#### PARTS OF THE EXERCISE
a - Transcribe everything in the native XML database article from "XML.com: XML From" down to "formats to XML.".
b - Write the next part of the native XML database article, picking up after its final sentence.

#### PASSAGE FOR REVIEW
★ ★ ★ ★ ★ ★ ★

XML.com: XML From the Inside Out
oreilly.comSafari Bookshelf.Conferences.

advertisement

Going Native, Part 2

April 13, 2005

Data Integration

The second major use of native XML databases is data integration. XML is well-suited to data integration because of its flexible data model and machine-neutral text format. In addition, XQuery is a good data integration language because of its ease of use, support for transformations, and ability to join data from different documents (data sources). Finally, there are a large number of tools for converting data from various formats to XML.

Data Integration in the Real World

Let's start by looking at some of the ways in which native XML databases are used to integrate data:

  • Business data. A very common data integration problem is, in the words of Michael Champion, formerly of Software AG, to "get a coherent view of the mess in the back office." For example, Vodafone uses Tamino in a system that lets customers and internal users view billing information over the Web; the system integrates data from SAP, Lotus Notes, and Microsoft Exchange. Snapbridge FDX XML Server and X-Hive/DB are used in similar fashion, integrating data from such diverse platforms as relational databases, flat files, weblogs, Web services, LDAP, and HRM systems to give a single view of entities like customers or products.

  • Order analysis. Hewlett Packard uses Ipedo to integrate internal financial data, such as order, shipment, and revenue data; expense data; and financial projections and goals. Data is gathered from a variety of sources, including relational databases, spreadsheets, flat files, PDF documents, and Word documents. It is queried and displayed through an internal Web portal.

    AZM, a Swiss chain of convenience stores, uses TEXTML Server to archive and search purchase orders and invoices from suppliers and customers. The primary data sources are ERP (Enterprise Requirements Planning) systems that use relational databases, but it turned out to be faster to search the data as XML than to perform the joins in the relational databases.

★ ★ ★ ★ ★ ★ ★

#### STORED DATA
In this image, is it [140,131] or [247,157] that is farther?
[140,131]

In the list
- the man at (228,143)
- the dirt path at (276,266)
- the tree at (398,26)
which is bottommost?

★ ★ ★ ★ ★ ★ ★

#### ANSWER SECTION
a -
XML.com: XML From the Inside Out
oreilly.comSafari Bookshelf.Conferences.

advertisement

Going Native, Part 2

April 13, 2005

Data Integration

The second major use of native XML databases is data integration. XML is well-suited to data integration because of its flexible data model and machine-neutral text format. In addition, XQuery is a good data integration language because of its ease of use, support for transformations, and ability to join data from different documents (data sources). Finally, there are a large number of tools for converting data from various formats to XML.

b -
  • News production. RTL, a German broadcaster, uses MaxiMedia Mpower for newsroom production. Mpower uses Tamino to integrate stories from a variety of news feeds using a subset of NewsML. The system currently stores more than 300,000 articles, comprising several gigabytes of data. Similarly, IXIASOFT's TEXTML Server is used to integrate data from multiple news feeds, each with its own format, into a single news production system.

  • Financial data. Commerzbank uses Tamino to integrate data about customized-financial-derivative trades from 18 different systems. Data is first converted to XML and stored in Tamino. It is then transformed to a common schema for automatic evaluation and reporting by several back-office systems.

  • Flight information. The central information system at Schiphol Airport in Amsterdam uses Tamino to integrate data from more than 38 systems in real time. The data describes flights--arrival and departure times and gates, airplane types, baggage carousels, and so on--and is used by more than 50 parties involved in flight handling--from catering to baggage handling to gate assignment--as well as being displayed to the public. Data is stored as XML, using an envelope schema derived from ebXML and predefined message types, such as for flight updates, airplane movements, and timetable changes.

  • Health care. The TigerLogic XML Life Sciences Data Server (based on TigerLogic XDMS) can integrate medical and health care records from more than 20 data sources. Such integration problems are common in health care, where data usually resides on many legacy systems.

  • Manufacturing. A production control system uses QuiLogic's SQL/XML-IMDB to integrate data from different machines and sensors, which is then queried through a Web services interface. Each machine and sensor publishes data in a different ASCII or binary format, which are converted to XML documents with a common schema.

  • Instrument data. Renault uses X-Hive/DB to integrate data from sensors on its Formula 1 race cars, along with weather and track conditions and audio and video signals. The data is then made available to mechanics, engineers, and designers via a Web portal, who use it to perform "what-if" analyses.

  • Customer referrals. TIBCO uses Xpriori's NeoCore XMS to integrate customer referral information from spreadsheets and various documents according to a common schema. The system is used to coordinate customer referrals worldwide.

  • Customer support. A pharmaceutical clearinghouse uses Snapbridge's Cross Media Server to store existing RSS feeds from a number of relational databases. Customer support representatives query these feeds (primarily through full-text searches), then use an embedded URI to get back to the original data. While the solution is not elegant--a schema more targeted to the data than RSS would have been better--it had no impact on the backend databases and was very easy to write.

  • Law enforcement. Raining Data's TigerLogic XDMS is used to search data gathered from government and law enforcement agencies, both domestically and internationally.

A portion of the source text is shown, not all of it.